Pour rebondir une dernière fois sur les melting-pots des 70’s, citons d’ailleurs un passionné du rock progressif qui évoque le territoire de Rypdal dans son livre « Rock Progressif » bien justement quand il est question de l’influence jazz au sein du rock prog (coucou alors à King Crimson) et vice versa avec le jazz-rock/fusion qui vont déteindre de plus en plus sur les deux dans cette décennie (6) :


« Il y aura heureusement une exception de taille à cette funeste évolution : le label munichois ECM, fondé en 1969 par Manfred Eicher, dont les propositions novatrices et éclectiques, prônant une approche moderne et ouverte du jazz, lance des passerelles évidentes vers la galaxie progressive. Quelques exemples : des projets comme Odyssey du guitariste suédois Terje Rypdal, Solstice du guitariste (12 cordes acoustique) et pianiste américain Ralph Towner, Colours du bassiste allemand Eberhard Weber (…) » (7)


Ce qui nous permet donc de revenir sur Rypdal et son jazz-rock aventureux qui sur ce disque trace d’emblée toutes les directions à explorer que sa musique va dorénavant arpenter; ce n’est donc pas un hasard si le titre du disque reprend fièrement le nom et prénom du musicien. Symbole de cette immensité sonore à naviguer : l’océan en pochette où le « navire-titre » éponyme flotte au milieu (8).


Autre signe qui ne trompe pas, cette distanciation soulignée plus tôt où Rypdal se positionne clairement à part du jazz-fusion qui déborde alors en ces années-là pour afficher son style.


1971 c’est aussi le premier album du Mahavishnu Orchestra ou le « Jack Johnson » bouillonnant de Miles Davis par exemple et la différence est de taille (9). Prenez « The inner mountain flame » du Mahavishnu : ça démarre direct dès la première piste, « Meeting of the spirits », les joutes enfiévrées entre McLaughlin à la guitare électrique, Billy Cobham aux fûts, Jan Hammer au clavier, Jerry Goodman au violon et Rick Laird à la basse. Et par la suite même dans les morceaux moins rythmés, la tension ne se relâche pas (quoique « A lotus on Irish Streams » où l’orchestra le temps d’un morceau passe à l’acoustique).


Maintenant on passe à Rypdal et on voit le décalage.

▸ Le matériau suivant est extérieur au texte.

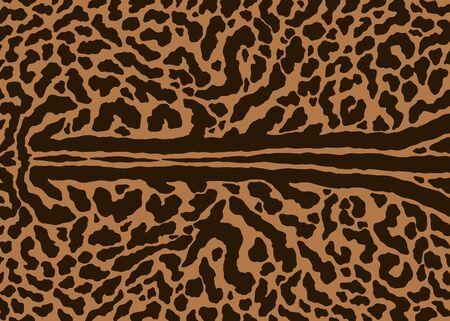 King cheetah skin pattern design. Cheetah spots print vector illustration background. Wildlife fur skin design illustration for print, web, home decor, fashion, surface, graphic design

Dès les 12mn inaugurales de « Keep it like that – tight » (« Garde le comme ça : serré » qui peut se lire complètement comme un manifeste à suivre de la musique du guitariste dans ces 70’s !), on remarque d’emblée le tempo lent. Un jazz-rock qui pose plus d’espace, étire volontairement le temps. Si la musique reste brûlante en raison des instruments convoqués, le musicien y laisse passer plus d’air. Il est en cela bien aidé par un large casting venu d’un peu partout : sa femme Inger Lise Rypdal (également chanteuse alors sous l’alias « Inger Lise » (10)) pour quelques vocalises, Jan Garbarek (saxophone, flûte et clarinette), Bobo Stenson (piano électrique), Arild Andersen (basse électrique), Jon Christensen (batterie)…
Pas mal de musiciens qui deviendront d’ailleurs par la suite des habitués de ECM.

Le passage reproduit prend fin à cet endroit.